The Data Analyzer can be used from the command line:

# Analyze a single CSV file
python -m kmr.utils.data_analyzer_cli path/to/data.csv

# Analyze a directory of CSV files
python -m kmr.utils.data_analyzer_cli path/to/data_dir/

# Save results to a JSON file
python -m kmr.utils.data_analyzer_cli path/to/data.csv --output results.json

# Get only layer recommendations without detailed statistics
python -m kmr.utils.data_analyzer_cli path/to/data.csv --recommendations-only

🐍 Python API

You can also use the Data Analyzer in your Python code:

from kmr.utils import DataAnalyzer, analyze_data

# Quick usage
results = analyze_data("path/to/data.csv")
recommendations = results["recommendations"]

# Or using the class directly
analyzer = DataAnalyzer()
result = analyzer.analyze_and_recommend("path/to/data.csv")

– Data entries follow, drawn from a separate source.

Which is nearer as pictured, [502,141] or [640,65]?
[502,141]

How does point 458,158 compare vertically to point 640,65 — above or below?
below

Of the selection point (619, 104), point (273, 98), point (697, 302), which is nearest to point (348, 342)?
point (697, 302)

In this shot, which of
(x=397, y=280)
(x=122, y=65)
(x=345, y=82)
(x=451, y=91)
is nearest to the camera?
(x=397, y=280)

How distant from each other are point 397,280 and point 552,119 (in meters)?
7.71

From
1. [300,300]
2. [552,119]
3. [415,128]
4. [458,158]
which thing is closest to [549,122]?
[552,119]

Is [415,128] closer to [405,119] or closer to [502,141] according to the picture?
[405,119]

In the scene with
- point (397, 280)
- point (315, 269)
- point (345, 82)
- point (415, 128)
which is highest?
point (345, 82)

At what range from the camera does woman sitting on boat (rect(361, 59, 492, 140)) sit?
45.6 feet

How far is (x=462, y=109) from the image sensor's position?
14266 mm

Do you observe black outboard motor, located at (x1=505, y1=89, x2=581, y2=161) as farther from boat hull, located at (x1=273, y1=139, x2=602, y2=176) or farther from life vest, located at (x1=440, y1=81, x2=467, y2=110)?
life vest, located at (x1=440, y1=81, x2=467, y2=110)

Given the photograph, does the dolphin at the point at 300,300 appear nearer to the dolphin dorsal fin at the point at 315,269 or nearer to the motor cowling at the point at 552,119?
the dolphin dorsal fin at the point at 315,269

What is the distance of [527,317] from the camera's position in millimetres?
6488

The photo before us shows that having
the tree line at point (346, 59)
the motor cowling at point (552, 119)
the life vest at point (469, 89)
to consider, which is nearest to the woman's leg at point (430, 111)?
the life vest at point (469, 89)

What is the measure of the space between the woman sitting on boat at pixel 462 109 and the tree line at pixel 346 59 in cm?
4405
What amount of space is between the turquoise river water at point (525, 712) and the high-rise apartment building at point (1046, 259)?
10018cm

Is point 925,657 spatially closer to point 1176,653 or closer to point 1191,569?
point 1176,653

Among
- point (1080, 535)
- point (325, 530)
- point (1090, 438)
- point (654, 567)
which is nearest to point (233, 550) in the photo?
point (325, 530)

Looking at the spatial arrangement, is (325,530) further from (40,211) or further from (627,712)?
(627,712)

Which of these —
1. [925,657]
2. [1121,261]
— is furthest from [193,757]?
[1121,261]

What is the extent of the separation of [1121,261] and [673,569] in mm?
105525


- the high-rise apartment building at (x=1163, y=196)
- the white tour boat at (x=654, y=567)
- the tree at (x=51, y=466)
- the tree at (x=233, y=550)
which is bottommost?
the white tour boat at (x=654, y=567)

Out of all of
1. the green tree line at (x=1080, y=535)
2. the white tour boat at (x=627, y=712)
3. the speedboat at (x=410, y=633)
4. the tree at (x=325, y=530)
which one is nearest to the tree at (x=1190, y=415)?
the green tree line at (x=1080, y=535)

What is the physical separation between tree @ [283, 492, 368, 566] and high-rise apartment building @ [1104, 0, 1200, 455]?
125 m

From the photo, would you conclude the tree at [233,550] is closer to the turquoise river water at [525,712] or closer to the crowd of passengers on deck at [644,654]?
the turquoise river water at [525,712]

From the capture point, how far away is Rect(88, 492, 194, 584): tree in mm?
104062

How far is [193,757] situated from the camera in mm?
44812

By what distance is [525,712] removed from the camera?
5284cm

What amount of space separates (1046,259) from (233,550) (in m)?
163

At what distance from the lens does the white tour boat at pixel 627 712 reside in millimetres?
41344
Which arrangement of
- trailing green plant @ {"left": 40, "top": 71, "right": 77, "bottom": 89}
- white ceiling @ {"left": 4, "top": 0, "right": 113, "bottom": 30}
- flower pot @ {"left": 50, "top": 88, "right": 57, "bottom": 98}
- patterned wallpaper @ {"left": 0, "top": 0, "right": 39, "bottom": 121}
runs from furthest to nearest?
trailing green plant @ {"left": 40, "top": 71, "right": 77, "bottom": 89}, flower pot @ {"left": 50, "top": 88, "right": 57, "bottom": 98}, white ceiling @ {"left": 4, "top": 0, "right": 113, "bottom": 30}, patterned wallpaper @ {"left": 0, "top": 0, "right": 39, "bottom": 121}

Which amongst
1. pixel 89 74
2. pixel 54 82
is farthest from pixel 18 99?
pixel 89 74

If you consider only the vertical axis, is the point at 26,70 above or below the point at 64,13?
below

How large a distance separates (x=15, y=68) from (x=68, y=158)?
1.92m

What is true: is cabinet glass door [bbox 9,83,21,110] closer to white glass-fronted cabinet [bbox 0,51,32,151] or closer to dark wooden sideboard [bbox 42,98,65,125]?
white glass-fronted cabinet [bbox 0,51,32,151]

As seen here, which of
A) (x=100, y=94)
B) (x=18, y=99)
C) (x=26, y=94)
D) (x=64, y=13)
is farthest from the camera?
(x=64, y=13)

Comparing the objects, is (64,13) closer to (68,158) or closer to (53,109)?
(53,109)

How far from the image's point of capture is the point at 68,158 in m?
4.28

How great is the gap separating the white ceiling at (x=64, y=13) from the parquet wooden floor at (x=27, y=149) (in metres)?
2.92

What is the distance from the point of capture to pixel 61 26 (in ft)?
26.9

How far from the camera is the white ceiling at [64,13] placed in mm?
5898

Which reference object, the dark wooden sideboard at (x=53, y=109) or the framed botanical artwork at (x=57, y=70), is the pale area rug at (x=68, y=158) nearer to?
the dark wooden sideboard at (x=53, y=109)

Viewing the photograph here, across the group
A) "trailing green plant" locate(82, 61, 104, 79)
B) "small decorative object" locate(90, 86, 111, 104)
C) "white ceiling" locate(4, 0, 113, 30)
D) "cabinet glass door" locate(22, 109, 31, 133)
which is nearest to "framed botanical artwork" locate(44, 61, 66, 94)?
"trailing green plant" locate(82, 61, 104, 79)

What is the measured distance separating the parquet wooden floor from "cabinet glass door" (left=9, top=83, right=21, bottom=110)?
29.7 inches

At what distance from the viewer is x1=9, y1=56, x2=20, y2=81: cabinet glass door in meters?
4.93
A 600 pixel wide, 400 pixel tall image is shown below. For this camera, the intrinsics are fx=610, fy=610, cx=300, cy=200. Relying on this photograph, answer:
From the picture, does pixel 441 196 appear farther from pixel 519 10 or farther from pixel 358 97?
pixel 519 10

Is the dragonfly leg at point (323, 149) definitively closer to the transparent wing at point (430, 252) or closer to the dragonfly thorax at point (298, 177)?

# Add custom layer recommendations
analyzer.register_recommendation(
    characteristic="continuous_features",
    layer_name="MyCustomLayer",
    description="Custom layer for continuous features",
    use_case="Special continuous feature processing"
)

# Analyze multiple files in a directory
result = analyzer.analyze_and_recommend("path/to/directory", pattern="*.csv")

Data Characteristics

The analyzer identifies the following data characteristics:

  • continuous_features: Numerical features
  • categorical_features: Categorical features
  • date_features: Date and time features
  • text_features: Text features
  • high_cardinality_categorical: Categorical features with high cardinality
  • high_missing_value_features: Features with many missing values
  • feature_interaction: Highly correlated feature pairs
  • time_series: Date features that may indicate time series data
  • general_tabular: General tabular data characteristics

Layer Recommendations

For each data characteristic, the analyzer recommends appropriate KMR layers along with descriptions and use cases.

Example

For continuous features, the following layers might be recommended:

  • AdvancedNumericalEmbedding: Embeds continuous features using both MLP and discretization approaches
  • DifferentialPreprocessingLayer: Applies various normalizations and transformations to numerical features

Extending Layer Recommendations

You can extend the layer recommendations by registering new layers:

from kmr.utils import DataAnalyzer

analyzer = DataAnalyzer()
analyzer.register_recommendation(
    characteristic="continuous_features",
    layer_name="MyCustomLayer",
    description="Custom layer for continuous features",
    use_case="Special continuous feature processing"
)

Example Script

Check out the example script at examples/data_analyzer_example.py for a complete demonstration.

Output Format

The analyzer returns a dictionary with the following structure:

{
  "analysis": {
    "file": "filename.csv",  # For single file analysis
    "stats": {
      "row_count": 1000,
      "column_count": 10,
      "column_types": { ... },
      "characteristics": {
        "continuous_features": ["feature1", "feature2", ...],
        "categorical_features": ["feature3", "feature4", ...],
        ...
      },
      "missing_values": { ... },
      "cardinality": { ... },
      "numeric_stats": { ... }
    }
  },
  "recommendations": {
    "continuous_features": [
      ["LayerName1", "Description1", "UseCase1"],
      ["LayerName2", "Description2", "UseCase2"],
      ...
    ],
    "categorical_features": [ ... ],
    ...
  }
}

Caveats

  • The analyzer relies on heuristics to identify feature types, which may not always be accurate.
  • Recommendations are based on general patterns and may need adjustment for specific use cases.
  • Performance may degrade with very large CSV files due to memory constraints.